下の四行は――グラノス討伐のヒントが書かれた部分は、物騒な内容だったために伏せていたはずだ。
しかし、ヨーンのあの口ぶり。
【「おっさん、大聖典だっ! 思い出せ! あの予言書にちゃんと書いてあっただろ……っ!」】
あれはまるで、大聖典に何が書かれているのかを知っているようだった。
(……まだ何か隠していることがありそうだな)
怠惰の大罪――ヨーンか……。
そうしてジッと彼女の方を見ていると。
「ん? どしたの、おっさん」
こちらの視線に気づいたヨーンが、いつもの調子で振り向いた。
(……まぁ今のところはいいか)
実際、今回は彼女の機転によって救われた。
この話はまた今度でいいだろう。
「……どうしたの、ジン? 難しい顔をして」
「お腹……空いたの……?」
「大丈夫ですか、ジンさん? やはり、お体が痛むのでしょうか?」
眉間に皴でも寄ってしまっていたのか、スラリンたちが心配そうに声を掛けてくれた。
「あぁ、すまんすまん。ちょっとボーっとしていた」
不安を与えないように、笑顔で微妙な空気を吹き飛ばす。
「そんなことよりもスラリン。

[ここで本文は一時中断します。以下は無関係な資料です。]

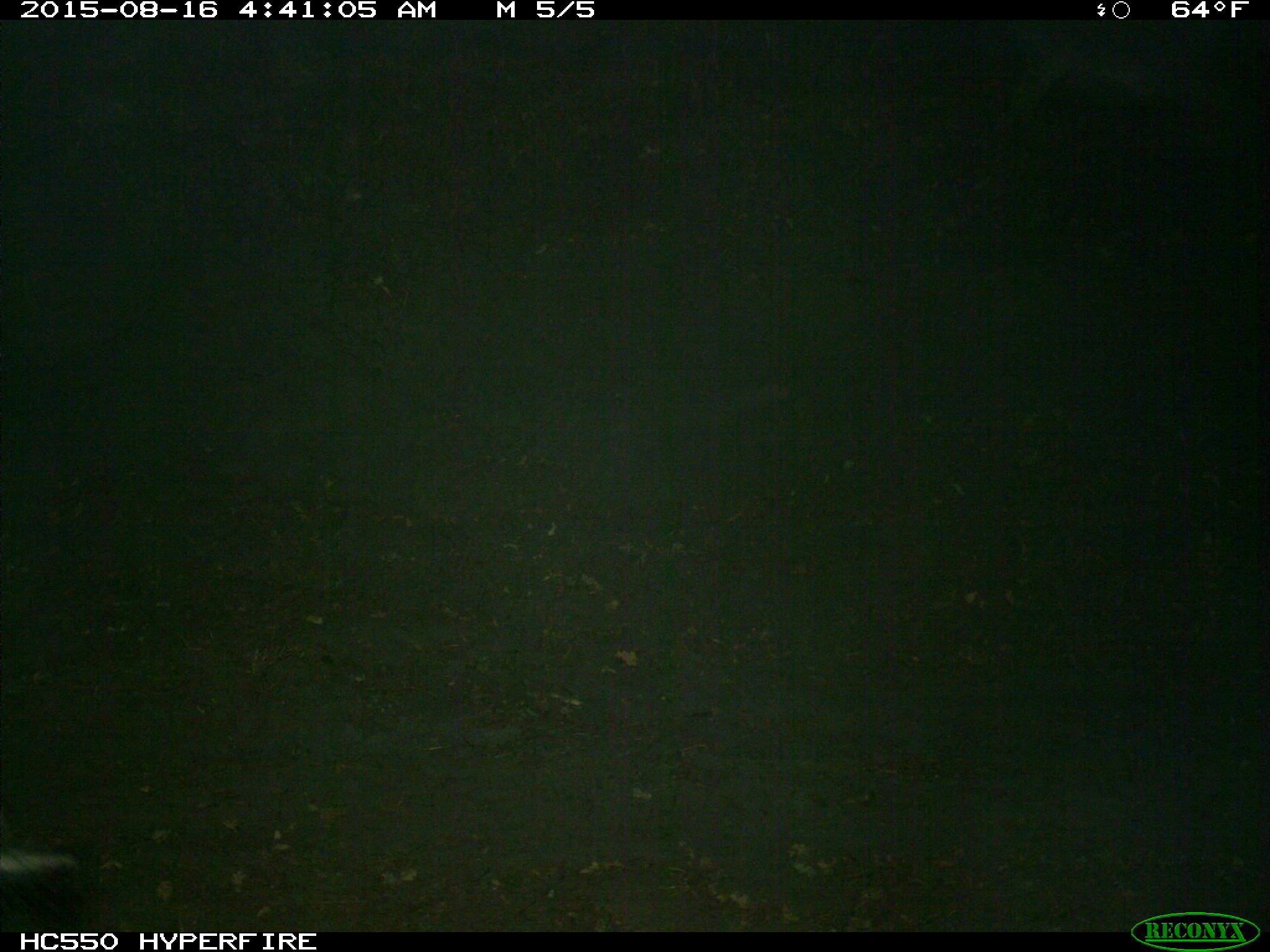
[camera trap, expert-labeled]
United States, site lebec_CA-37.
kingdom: Animalia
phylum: Chordata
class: Mammalia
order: Artiodactyla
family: Suidae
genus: Sus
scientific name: Sus scrofa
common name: wild boar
Sus scrofa (wild boar).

低位のポーションを三本ほど出してくれないか? 俺もアイリもヨーンも、少しダメージを負ってしまってな」
「ほ、ほんとだっ!? ちょ、ちょっと待ってね、すぐに出すから!」
スラリンは空腹のあまり俺たちの状態に気付いて無かったようで、慌てて体内にしまってあるポーション瓶を探し始めた。
「そんなに慌てなくても大丈夫だぞ」
「えーっとえーっと……あれでもなくてこれでもなくて……あ、あった! はいっ、どうぞ!」
「あぁ、ありがとう」
スラリンからポーションを受け取った俺たちは、ひとまずそれで体を癒した。
「ふぅー……生き返るなぁ……」
「凄い……体の傷が一瞬で……」
「はぁ……気持ちいいー……」
するとジグザドスさんが恐る恐ると言った様子で問いかけてきた。
「す、すみません……。その……お連れの方は大丈夫だということでよろしいのでしょうか……?」
「あっ、えぇ。ご心配をお掛けして申し訳ございません。過度な空腹によるちょっとした禁断症状のようなものですので、何ら問題はありません」
「な、なるほど……」
少し苦笑いを浮かべた彼は、その後スラリンに向かって頭を下げた。
「我らをお守りいただき、本当にありがとうございました」
それとほとんど同時に、ジグザドスさんの後ろに控えていた大勢の村人も頭を下げ、思い思いの感謝の言葉が飛んだ。
「えへへー、いいよー」
彼女はどこか誇らしそうにそう言った。
どうやらジグザドスさんや他の村人にも気を遣って戦闘をできたようだ。
俺はまるで自分が褒められたかのように、誇らしい気持ちとなった。
「ところでジン殿……無事にお帰りになったということは……もしや?」
「えぇ。ご想像の通り、グラノスとその配下三匹の龍は全員しっかりと討伐しました。これからはもう生贄も必要ありません」
すると次の瞬間。
「う、ぅうぉおおおおおおおっ!」
「ありがとう、ジンさん!」
「小っちゃい嬢ちゃんもありがとなーっ!」
「あんたら、みんな最高だーっ!」
村人たちから割れんばかりの歓声が巻き起こった。
「あ、ありがとうございます……っ。本当に……ありがとうございます……っ。村を代表して感を述べさせていただきます……っ」
ジグザドスさんはうれし涙を流しながら、俺の手を取って何度も何度もそう言った。